#### [Analizowany tekst]
· · · ·

Wojciech Chmielarz dla „Wprost”: Jedyną rzeczą, jaką potrafię robić, jest pisanie książek
Trwają prace nad ekranizacją powieści Wojciecha Chmielarza „Prosta sprawa”. Autor tworzył ją podczas pandemii i przyznał, że nie marzył nawet o wydaniu jej w formie książki.
„Prosta sprawa” to historia bezimiennego bohatera, który wyrusza w podróż, żeby odnaleźć człowieka, który wiele lat temu, całkowicie bezinteresownie pożyczył mu pieniądze. Kiedy okazuje się, że ów człowiek, wmieszany w rozgrywki z lokalną mafią, sam teraz potrzebuje pomocy, bezimienny podejmuje jedyną moralnie słuszną decyzję. Stanie po jego stronie, wywołując tym samym ciąg dramatycznych zdarzeń. Od teraz będzie walczył o życie – i to nie tylko swoje – z gangsterami jeleniogórskiego półświatka. Z pozoru prosta sprawa szybko obróci się w brawurowe kino akcji z opowieścią o zasadach, które nigdy się nie dewaluują.
Aleksandra Krawczyk „Wprost”: To chyba nie jest twoja pierwsza wizyta na planie ekranizacji twojej książki?
Wojciech Chmielarz: To prawda, nie jest, ale to dopiero trzeci raz więc to nie tak, że to moje częste zajęcie i wizyta jest rutynowa. Poza tym za każdym razem jest w tym coś ekscytującego.
Twórców nie stresuje twoja obecność? Czujesz się tutaj chciany?

· · · ·

#### [Fragmenty wpisów]
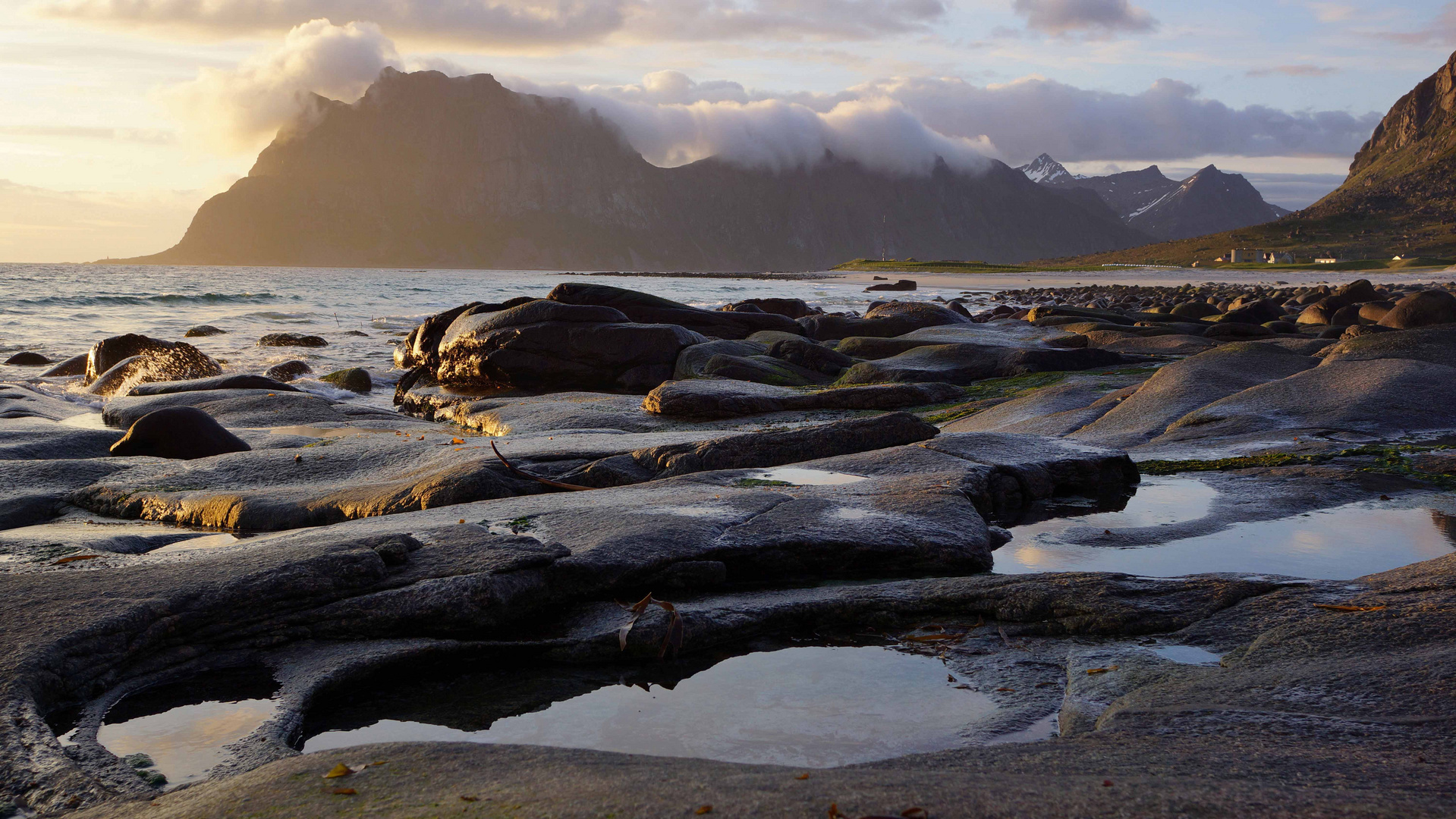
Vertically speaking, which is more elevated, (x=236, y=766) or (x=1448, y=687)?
(x=1448, y=687)

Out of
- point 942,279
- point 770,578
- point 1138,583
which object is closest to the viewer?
point 1138,583

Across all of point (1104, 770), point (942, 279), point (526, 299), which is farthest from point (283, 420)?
point (942, 279)

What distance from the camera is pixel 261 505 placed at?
20.2 feet

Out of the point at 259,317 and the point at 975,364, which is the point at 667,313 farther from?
the point at 259,317

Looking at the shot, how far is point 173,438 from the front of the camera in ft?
28.1

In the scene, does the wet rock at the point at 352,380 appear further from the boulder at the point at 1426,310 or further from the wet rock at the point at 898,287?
the wet rock at the point at 898,287

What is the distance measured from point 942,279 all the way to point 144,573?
3150 inches

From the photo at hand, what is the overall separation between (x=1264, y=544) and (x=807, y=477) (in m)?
2.90

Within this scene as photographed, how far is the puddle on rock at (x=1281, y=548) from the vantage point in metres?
4.82

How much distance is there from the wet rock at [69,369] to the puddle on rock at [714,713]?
Answer: 18848mm

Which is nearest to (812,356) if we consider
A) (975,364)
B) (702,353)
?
(702,353)

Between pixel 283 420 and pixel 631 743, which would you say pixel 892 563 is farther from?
pixel 283 420

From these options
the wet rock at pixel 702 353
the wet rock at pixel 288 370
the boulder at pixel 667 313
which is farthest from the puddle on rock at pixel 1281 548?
the wet rock at pixel 288 370

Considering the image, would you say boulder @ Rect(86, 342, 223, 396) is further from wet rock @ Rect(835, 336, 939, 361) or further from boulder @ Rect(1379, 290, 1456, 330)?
boulder @ Rect(1379, 290, 1456, 330)
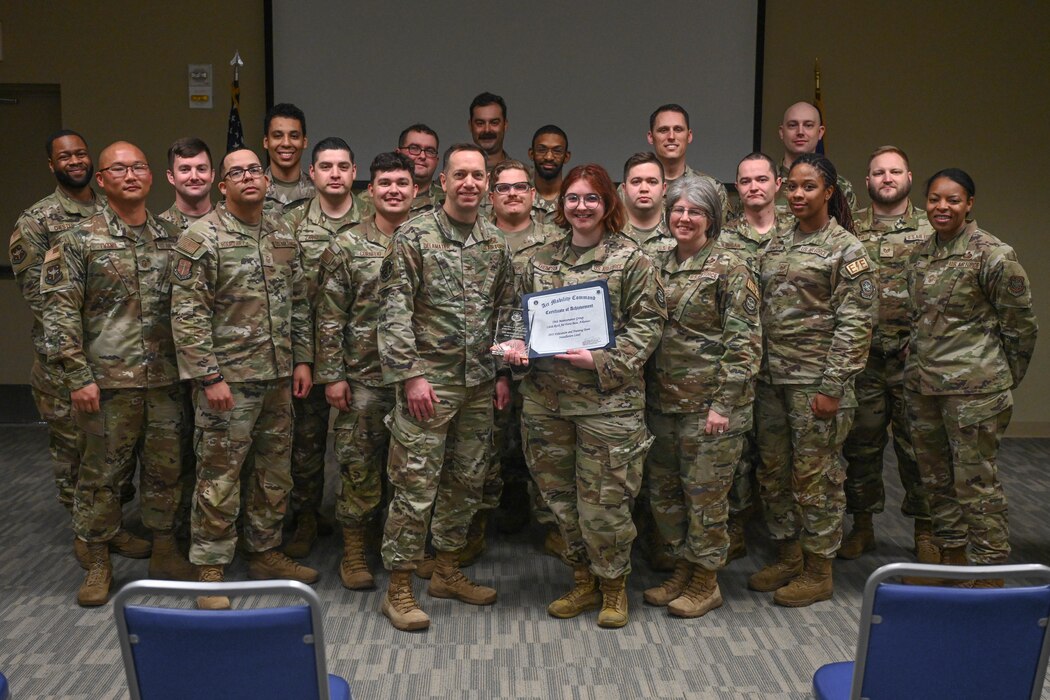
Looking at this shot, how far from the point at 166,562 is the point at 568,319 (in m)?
1.96

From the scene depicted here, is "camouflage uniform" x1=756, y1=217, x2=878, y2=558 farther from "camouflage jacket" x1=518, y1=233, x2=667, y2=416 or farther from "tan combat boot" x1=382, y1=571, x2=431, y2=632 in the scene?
"tan combat boot" x1=382, y1=571, x2=431, y2=632

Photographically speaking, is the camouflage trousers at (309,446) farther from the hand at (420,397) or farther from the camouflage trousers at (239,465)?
the hand at (420,397)

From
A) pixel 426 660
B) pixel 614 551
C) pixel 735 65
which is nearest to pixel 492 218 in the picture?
pixel 614 551

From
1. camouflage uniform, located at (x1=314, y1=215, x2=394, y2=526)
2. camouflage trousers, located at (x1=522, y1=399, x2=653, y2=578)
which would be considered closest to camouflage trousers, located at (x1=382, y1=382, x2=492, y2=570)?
camouflage trousers, located at (x1=522, y1=399, x2=653, y2=578)

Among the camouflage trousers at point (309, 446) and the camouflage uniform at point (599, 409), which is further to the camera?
the camouflage trousers at point (309, 446)

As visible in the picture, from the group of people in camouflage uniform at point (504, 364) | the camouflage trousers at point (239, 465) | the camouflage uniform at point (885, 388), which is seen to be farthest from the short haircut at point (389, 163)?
the camouflage uniform at point (885, 388)

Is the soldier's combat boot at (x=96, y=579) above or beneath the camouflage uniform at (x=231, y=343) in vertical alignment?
beneath

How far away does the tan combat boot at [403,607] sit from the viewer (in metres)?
3.46

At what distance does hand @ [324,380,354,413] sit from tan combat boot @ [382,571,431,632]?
679 mm

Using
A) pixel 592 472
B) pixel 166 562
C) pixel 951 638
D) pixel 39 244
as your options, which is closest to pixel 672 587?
pixel 592 472

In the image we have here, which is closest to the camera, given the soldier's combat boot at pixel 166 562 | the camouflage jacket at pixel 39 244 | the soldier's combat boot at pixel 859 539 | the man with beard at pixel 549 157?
the soldier's combat boot at pixel 166 562

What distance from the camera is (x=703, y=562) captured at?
11.8 feet

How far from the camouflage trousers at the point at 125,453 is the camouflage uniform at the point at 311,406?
18.7 inches

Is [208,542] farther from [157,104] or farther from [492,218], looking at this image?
[157,104]
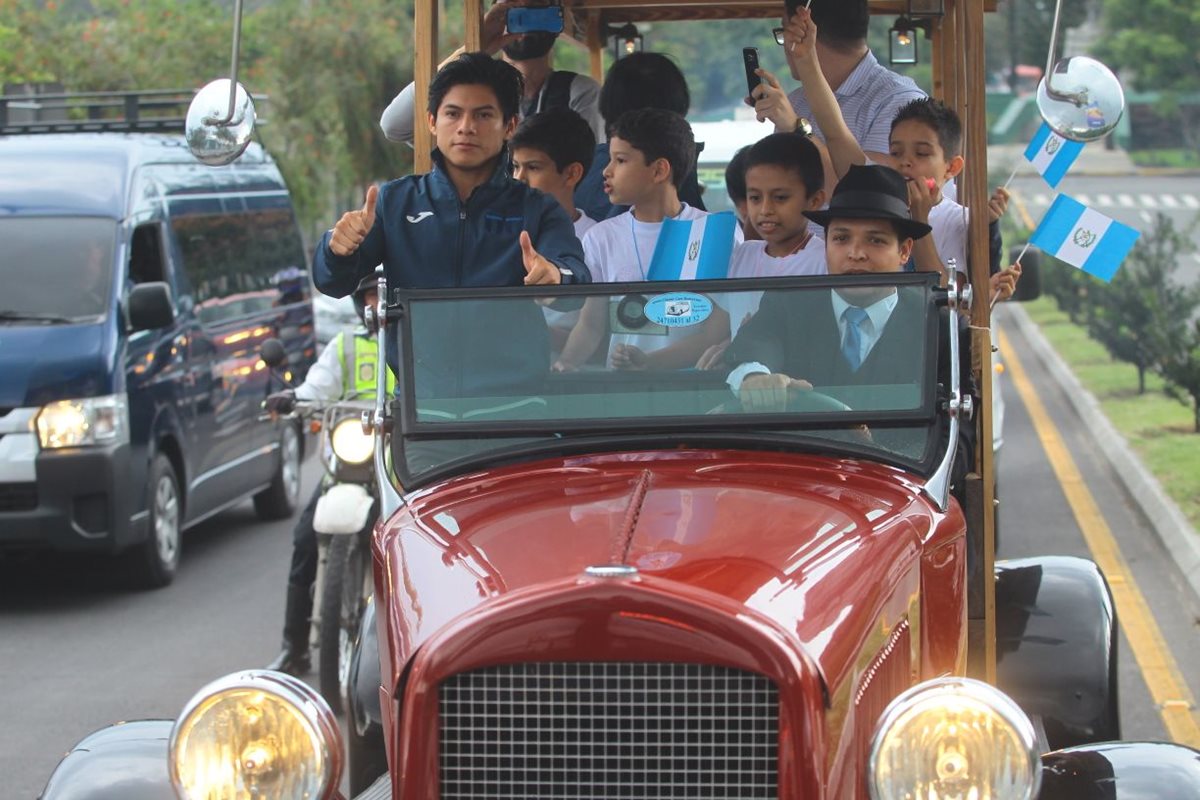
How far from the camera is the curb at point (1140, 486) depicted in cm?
1053

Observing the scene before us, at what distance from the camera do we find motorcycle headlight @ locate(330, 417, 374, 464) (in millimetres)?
7797

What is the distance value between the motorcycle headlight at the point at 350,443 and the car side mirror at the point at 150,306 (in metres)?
2.66

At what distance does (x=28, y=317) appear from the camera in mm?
10242

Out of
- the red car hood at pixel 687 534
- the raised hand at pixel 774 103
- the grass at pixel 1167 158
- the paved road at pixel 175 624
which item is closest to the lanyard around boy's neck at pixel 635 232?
the raised hand at pixel 774 103

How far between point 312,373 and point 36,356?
2.50 metres

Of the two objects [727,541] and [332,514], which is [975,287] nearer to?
[727,541]

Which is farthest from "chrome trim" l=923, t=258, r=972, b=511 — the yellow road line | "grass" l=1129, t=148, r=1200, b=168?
"grass" l=1129, t=148, r=1200, b=168

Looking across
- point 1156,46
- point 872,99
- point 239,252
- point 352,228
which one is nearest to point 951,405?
point 352,228

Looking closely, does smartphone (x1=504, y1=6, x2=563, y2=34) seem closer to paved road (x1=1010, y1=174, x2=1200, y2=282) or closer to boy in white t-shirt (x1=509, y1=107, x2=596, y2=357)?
boy in white t-shirt (x1=509, y1=107, x2=596, y2=357)

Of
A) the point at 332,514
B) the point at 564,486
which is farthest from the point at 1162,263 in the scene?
the point at 564,486

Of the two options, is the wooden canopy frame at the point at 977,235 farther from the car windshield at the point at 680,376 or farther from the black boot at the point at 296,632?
the black boot at the point at 296,632

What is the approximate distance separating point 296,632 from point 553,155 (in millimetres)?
2879

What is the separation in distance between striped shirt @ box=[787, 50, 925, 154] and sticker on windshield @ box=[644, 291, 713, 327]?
2308 millimetres

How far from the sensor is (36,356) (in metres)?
9.98
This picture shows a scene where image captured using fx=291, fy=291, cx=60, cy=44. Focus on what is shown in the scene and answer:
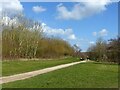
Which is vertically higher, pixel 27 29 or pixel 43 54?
pixel 27 29

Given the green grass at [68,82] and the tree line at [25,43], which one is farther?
the tree line at [25,43]

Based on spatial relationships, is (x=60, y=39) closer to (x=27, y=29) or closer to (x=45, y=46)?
(x=45, y=46)

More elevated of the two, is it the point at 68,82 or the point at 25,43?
the point at 25,43

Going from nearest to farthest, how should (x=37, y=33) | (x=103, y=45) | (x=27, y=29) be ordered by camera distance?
(x=27, y=29) → (x=37, y=33) → (x=103, y=45)

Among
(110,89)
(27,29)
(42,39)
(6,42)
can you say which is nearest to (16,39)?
(27,29)

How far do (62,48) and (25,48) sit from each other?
34886 mm

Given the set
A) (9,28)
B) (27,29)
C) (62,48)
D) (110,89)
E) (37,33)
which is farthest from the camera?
(62,48)

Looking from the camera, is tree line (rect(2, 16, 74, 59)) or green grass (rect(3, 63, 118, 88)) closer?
green grass (rect(3, 63, 118, 88))

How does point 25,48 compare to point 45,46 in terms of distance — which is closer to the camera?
point 25,48

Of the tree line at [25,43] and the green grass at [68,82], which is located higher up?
the tree line at [25,43]

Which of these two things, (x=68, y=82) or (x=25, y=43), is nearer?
(x=68, y=82)

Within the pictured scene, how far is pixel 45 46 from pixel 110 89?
3031 inches

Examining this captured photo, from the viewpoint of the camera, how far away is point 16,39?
70.2 metres

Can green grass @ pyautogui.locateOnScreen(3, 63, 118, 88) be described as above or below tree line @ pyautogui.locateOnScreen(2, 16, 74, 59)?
below
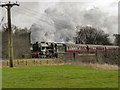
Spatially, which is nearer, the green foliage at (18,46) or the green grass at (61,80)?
the green grass at (61,80)

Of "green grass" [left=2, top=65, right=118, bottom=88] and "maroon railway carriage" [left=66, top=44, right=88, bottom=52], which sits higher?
"maroon railway carriage" [left=66, top=44, right=88, bottom=52]

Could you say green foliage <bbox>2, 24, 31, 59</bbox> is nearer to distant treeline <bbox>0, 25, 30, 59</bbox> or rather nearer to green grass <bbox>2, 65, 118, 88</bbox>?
distant treeline <bbox>0, 25, 30, 59</bbox>

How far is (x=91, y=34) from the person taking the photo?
273 feet

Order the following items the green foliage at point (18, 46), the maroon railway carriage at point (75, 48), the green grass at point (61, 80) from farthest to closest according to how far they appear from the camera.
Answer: the maroon railway carriage at point (75, 48) → the green foliage at point (18, 46) → the green grass at point (61, 80)

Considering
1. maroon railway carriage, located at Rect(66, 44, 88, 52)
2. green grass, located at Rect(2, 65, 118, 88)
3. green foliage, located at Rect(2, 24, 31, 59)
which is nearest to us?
green grass, located at Rect(2, 65, 118, 88)

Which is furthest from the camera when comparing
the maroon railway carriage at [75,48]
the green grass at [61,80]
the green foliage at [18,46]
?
the maroon railway carriage at [75,48]

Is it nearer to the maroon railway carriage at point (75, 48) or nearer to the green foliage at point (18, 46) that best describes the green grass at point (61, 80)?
the green foliage at point (18, 46)

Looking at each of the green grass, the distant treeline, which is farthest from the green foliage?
the green grass

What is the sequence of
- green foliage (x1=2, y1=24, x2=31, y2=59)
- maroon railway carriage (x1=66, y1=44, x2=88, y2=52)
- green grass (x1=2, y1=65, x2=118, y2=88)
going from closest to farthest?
green grass (x1=2, y1=65, x2=118, y2=88) → green foliage (x1=2, y1=24, x2=31, y2=59) → maroon railway carriage (x1=66, y1=44, x2=88, y2=52)

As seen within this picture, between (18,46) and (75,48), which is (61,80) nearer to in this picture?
(18,46)

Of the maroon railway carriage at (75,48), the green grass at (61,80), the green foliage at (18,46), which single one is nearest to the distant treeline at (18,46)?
the green foliage at (18,46)

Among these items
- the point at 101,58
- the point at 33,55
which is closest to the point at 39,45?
the point at 33,55

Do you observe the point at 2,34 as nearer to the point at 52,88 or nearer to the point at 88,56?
the point at 88,56

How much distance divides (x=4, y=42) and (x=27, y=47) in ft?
19.2
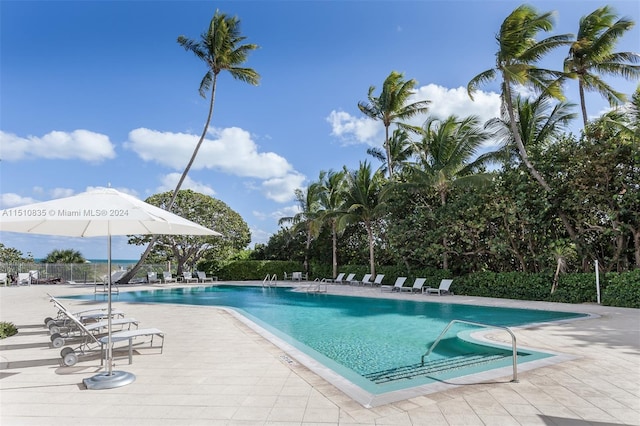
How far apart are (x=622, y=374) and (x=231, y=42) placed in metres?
23.5

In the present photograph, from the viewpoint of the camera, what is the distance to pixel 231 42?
75.8 feet

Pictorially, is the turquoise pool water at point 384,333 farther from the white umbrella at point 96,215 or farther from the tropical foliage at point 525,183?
the tropical foliage at point 525,183

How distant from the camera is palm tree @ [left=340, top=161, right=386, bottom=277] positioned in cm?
2227

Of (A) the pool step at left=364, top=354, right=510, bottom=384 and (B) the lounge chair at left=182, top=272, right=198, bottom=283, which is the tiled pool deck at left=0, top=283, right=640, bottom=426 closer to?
(A) the pool step at left=364, top=354, right=510, bottom=384

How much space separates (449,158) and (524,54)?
5.11 m

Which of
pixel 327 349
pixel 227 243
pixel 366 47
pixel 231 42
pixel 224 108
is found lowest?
pixel 327 349

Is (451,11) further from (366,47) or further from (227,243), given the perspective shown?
(227,243)

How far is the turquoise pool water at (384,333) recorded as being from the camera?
20.0ft

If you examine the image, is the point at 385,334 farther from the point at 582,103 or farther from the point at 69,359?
the point at 582,103

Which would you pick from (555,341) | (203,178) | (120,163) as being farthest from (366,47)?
(203,178)

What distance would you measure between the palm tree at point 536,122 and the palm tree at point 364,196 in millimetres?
7308

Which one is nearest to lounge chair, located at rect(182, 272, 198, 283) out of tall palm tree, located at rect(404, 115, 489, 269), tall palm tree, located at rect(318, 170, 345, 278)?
tall palm tree, located at rect(318, 170, 345, 278)

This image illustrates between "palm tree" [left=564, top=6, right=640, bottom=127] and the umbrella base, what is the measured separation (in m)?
15.6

· · · ·

#### [Pytania do opracowania]
a) Który raz według wywiadu z Wojciechem Chmielarzem pisarz odwiedza plan ekranizacji swojej książki?
b) Przedstaw w punktach akapit z wywiadu z Wojciechem Chmielarzem, który zaczyna się od słów „„Prosta sprawa” to historia bezimiennego bohatera”. Zachowaj jego główne fakty.
Wpisy nie są potrzebne do wykonania zadań.

#### [Odpowiedzi po kolei]
a) Po raz trzeci.

b)
- Bezimienny bohater wyrusza w podróż, by odnaleźć człowieka, który wiele lat temu całkowicie bezinteresownie pożyczył mu pieniądze.
- Okazuje się, że ten człowiek, wmieszany w rozgrywki z lokalną mafią, sam potrzebuje teraz pomocy.
- Bohater staje po jego stronie, co wywołuje ciąg dramatycznych zdarzeń.
- Odtąd walczy z gangsterami jeleniogórskiego półświatka o życie, nie tylko swoje.
- Z pozoru prosta sprawa zmienia się w brawurowe kino akcji z opowieścią o zasadach, które nigdy się nie dewaluują.